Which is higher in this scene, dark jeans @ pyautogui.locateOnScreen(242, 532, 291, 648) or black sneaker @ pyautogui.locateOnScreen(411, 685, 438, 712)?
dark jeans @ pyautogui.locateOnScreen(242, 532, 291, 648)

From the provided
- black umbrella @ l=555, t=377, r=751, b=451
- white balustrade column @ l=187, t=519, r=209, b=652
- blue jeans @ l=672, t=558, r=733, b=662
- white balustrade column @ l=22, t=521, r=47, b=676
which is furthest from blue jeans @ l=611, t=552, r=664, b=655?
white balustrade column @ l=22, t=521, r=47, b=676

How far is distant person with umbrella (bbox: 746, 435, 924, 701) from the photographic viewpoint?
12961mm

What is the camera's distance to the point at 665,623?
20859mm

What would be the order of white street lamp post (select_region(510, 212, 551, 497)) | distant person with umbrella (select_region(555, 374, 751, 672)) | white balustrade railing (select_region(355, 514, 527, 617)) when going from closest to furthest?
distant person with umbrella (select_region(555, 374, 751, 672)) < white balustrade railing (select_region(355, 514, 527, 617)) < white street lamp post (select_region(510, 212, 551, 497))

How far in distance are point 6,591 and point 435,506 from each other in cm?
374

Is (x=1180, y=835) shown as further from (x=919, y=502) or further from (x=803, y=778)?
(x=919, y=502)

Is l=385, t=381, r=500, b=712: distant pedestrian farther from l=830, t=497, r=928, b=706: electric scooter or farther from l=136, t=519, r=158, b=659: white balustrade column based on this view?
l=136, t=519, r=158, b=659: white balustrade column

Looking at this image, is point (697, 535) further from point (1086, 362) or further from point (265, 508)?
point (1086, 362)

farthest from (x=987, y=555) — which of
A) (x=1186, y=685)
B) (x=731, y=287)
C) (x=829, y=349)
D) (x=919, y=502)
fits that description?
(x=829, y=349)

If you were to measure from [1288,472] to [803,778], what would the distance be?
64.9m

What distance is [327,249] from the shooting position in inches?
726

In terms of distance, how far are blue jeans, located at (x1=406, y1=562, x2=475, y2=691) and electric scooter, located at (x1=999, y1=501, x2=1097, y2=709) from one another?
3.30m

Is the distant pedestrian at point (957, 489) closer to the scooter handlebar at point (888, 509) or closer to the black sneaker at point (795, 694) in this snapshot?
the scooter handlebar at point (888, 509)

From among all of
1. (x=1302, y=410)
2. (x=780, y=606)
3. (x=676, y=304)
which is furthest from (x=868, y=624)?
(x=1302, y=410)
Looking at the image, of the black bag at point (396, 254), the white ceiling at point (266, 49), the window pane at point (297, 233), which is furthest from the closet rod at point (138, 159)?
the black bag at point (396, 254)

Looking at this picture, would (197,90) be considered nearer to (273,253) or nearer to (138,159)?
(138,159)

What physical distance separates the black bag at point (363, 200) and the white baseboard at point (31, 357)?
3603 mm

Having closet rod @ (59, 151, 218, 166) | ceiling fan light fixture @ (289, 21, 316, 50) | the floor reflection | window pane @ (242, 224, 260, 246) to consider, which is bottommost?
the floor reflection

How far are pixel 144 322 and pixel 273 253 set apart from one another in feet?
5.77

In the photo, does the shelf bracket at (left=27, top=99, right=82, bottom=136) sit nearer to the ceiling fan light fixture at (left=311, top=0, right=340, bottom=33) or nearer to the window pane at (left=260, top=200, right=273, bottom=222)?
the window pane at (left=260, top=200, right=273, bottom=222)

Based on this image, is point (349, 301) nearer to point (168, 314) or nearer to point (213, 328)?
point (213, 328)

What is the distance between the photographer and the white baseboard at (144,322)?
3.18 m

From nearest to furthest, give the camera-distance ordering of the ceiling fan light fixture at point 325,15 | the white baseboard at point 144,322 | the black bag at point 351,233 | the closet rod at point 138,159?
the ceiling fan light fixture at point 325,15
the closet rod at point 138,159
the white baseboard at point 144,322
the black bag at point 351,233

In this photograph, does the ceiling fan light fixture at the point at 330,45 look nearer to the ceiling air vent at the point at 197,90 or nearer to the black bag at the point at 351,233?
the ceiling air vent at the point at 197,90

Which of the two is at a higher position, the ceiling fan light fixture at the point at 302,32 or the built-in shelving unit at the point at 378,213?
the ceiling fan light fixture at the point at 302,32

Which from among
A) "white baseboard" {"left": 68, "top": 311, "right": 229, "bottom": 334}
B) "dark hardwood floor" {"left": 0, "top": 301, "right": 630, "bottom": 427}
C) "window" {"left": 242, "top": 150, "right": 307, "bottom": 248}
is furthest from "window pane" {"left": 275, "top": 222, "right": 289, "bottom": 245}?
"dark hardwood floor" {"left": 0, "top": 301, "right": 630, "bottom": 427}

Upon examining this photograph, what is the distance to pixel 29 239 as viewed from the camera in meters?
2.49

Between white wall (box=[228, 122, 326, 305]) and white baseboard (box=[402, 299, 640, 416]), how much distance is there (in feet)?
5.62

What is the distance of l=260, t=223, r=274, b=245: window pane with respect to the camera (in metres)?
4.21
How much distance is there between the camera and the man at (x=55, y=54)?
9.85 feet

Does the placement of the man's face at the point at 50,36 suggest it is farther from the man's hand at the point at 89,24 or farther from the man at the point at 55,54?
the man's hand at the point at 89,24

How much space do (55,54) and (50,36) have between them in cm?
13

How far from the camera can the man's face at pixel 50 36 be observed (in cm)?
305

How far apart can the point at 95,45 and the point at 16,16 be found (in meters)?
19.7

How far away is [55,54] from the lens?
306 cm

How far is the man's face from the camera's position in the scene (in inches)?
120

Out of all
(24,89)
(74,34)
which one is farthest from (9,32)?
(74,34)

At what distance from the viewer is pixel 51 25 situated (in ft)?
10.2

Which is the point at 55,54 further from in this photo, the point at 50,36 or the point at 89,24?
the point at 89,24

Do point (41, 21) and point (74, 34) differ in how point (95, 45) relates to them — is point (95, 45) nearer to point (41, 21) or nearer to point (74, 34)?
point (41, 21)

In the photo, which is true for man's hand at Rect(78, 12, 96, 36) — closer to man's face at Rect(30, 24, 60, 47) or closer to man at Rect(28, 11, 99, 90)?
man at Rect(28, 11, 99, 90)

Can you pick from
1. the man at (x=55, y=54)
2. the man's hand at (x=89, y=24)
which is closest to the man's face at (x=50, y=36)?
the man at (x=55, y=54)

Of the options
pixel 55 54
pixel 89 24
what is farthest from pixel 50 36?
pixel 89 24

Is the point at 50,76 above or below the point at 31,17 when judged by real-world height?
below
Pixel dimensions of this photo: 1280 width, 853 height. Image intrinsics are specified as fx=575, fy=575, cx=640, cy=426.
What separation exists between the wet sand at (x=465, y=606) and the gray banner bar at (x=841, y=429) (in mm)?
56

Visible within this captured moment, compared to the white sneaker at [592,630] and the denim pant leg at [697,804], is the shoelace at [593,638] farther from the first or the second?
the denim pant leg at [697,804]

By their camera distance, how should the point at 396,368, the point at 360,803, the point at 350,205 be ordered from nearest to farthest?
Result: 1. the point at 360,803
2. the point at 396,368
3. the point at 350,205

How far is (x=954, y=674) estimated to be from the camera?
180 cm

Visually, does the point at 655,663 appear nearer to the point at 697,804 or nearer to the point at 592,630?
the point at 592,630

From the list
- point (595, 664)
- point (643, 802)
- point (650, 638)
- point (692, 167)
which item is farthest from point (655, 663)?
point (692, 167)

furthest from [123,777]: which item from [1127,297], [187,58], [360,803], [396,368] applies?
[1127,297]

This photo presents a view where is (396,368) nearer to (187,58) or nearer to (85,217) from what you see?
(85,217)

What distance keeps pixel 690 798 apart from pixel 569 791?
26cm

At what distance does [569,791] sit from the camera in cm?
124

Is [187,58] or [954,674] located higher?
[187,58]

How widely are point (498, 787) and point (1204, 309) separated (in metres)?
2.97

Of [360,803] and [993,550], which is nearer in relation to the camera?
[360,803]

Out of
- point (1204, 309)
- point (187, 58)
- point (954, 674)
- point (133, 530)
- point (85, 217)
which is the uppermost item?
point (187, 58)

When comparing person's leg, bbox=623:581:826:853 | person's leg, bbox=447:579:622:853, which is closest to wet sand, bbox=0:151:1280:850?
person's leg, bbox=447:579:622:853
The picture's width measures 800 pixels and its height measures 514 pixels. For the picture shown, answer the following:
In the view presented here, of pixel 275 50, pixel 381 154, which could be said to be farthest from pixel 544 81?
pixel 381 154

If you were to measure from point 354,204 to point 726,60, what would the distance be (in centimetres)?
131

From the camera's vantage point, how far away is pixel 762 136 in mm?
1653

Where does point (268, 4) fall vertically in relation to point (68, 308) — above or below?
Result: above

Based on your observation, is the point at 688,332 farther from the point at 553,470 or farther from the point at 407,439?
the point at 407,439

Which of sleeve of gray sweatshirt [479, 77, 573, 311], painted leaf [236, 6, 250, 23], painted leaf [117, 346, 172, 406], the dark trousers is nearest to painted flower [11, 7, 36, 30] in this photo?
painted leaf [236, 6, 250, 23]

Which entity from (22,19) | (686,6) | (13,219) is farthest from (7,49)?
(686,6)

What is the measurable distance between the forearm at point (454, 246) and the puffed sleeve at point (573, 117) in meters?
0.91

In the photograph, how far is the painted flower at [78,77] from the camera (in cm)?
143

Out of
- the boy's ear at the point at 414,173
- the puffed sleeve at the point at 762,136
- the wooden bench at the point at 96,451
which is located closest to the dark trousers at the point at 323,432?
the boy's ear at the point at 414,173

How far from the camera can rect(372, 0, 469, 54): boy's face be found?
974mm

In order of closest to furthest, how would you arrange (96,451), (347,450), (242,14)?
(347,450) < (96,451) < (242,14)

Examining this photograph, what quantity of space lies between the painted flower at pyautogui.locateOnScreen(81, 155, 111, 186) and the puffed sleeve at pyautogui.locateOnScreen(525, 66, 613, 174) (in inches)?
==========
Task goal
Put the lines of the listing into a numbered list, starting with the line containing "What is the measurable" and going on through the line containing "(347,450) < (96,451) < (242,14)", both included. Leave out blank lines.

Exercise solution
1. What is the measurable distance between the forearm at point (454, 246) and the puffed sleeve at point (573, 117) in meters?
2. 0.91
3. In the photograph, how far is the painted flower at [78,77] from the camera (in cm)?
4. 143
5. Out of
6. - the boy's ear at the point at 414,173
7. - the puffed sleeve at the point at 762,136
8. - the wooden bench at the point at 96,451
9. which is located closest to the dark trousers at the point at 323,432?
10. the boy's ear at the point at 414,173
11. How far from the camera can rect(372, 0, 469, 54): boy's face be found?
12. 974mm
13. In order of closest to furthest, how would you arrange (96,451), (347,450), (242,14)?
14. (347,450) < (96,451) < (242,14)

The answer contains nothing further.